It’s not that they have to be measured differently, but it’s kinda turned out that way.
In days gone by there were no standards for how power was to be measured and even now that standards exist no one is required to use them or tell you how they made their measurement. High end PA systems are engineered, so real math has to happen and engineers won’t use things without valid specifications. The music market tends to be a little more marketing oriented.

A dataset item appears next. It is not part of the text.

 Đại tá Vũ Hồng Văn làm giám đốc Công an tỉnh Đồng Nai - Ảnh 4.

For analogue amps power has often been measured by putting a broadband (across the frequency range of interest) pink noise signal into an amp and turning it up until it distorts. The question is how much distortion is allowable for the power rating. Maybe a high quality amp allows 0.05% Total Harmonic Distortion, maybe something else 1%, maybe something else 10%. The nice thing about analogue amps are that they are more forgiving if you go above their limit. They just have some gentle distortion that in many cases people liked. If you drive an analogue amp into distortion, you are running it above its power rating.

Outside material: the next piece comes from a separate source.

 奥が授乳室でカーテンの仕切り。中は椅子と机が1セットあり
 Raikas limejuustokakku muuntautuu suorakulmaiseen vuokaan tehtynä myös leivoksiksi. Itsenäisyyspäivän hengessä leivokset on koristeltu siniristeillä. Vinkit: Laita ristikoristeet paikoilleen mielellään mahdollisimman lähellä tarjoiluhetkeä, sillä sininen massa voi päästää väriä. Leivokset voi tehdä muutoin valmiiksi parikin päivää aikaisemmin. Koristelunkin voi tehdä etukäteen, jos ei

When we talk about power or level numbers in audio, we are concerned with the average and the peak. Sharp attacks are going to hit peaks and the note ringing out is going to be our average. The pink noise signal used to determine the power rating usually has a crest factor (distance between the average and the peak) of 6dB. Each 3dB is a doubling of power. Soooo, if we measure an amp to have an average power rating of 200 Watts for a particular total harmonic distortion, we are going to double that twice (6dB) to get the peak power rating of 800 Watts (because the pink noise used has a crest factor of 6dB).

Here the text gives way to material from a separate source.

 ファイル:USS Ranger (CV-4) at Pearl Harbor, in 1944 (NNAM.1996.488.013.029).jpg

Digital devices don’t distort nicely at all when overloaded. If you get into distortion, they fall off a cliff and become unusable very quickly. So, we really care a lot about that peak number and then have to back down from there. The difference is that a well designed digital amp has very low harmonic distortion all the way up to it’s maximum peak; it doesn’t really degrade. And with a well designed digital amp, it is also possible to sustain that high level for a long time. But these nice digital amps were getting short changed on the spec sheet because their advantages didn’t shine using the traditional test methods.
There was some talk that music is a lot different from pink noise and you can actually get much more power out of an amp with music than the pink noise test would say you could. So the Audio Engineering Society (AES) wrote an amp power test standard using a burst signal rather than pink noise which digital amp makers began to use. This produces a higher baseline power rating, but leaves less in headroom, so it is closer to the peak number. This skews the power ratings higher in modern digital amps. Manufacturers may be giving you the peak number rather than the average number if they don’t say.
In this forum we usually talk about compression in the context of the musical character of the playing, but here compression applies to how loud your average level can be. The more you compress the sharp transient sounds, the more you can turn up the amp and make your average level louder. Compression means you are decreasing the distance between the average and the peak. This means you will have more rumble level, but less impact on the pluck.
The linked article brings up two other relevant factors. A valve amp has connections for both a 4 ohm and an 8 ohm cabinet, so it will always deliver its max rated power. If you hook most digital amps up to an 8 Ohm cabinet, you only get half the power rating on the label. (A few exceptions exist)
The other is the sensitivity of the cabinet. In one cabinet maybe you get 97dB-SPL out of it at 1 meter away if you put in 1 Watt. In another cabinet maybe you get 91dB-SPL out of it at 1 meter away if you put in 1 Watt. If you put a 200 Watt amp on the 97dB cabinet, you will need to put a 800 Watt amp on the 91dB cabinet to get the same level (6dB difference requires doubling the power twice). This makes power and level comparisons very difficult.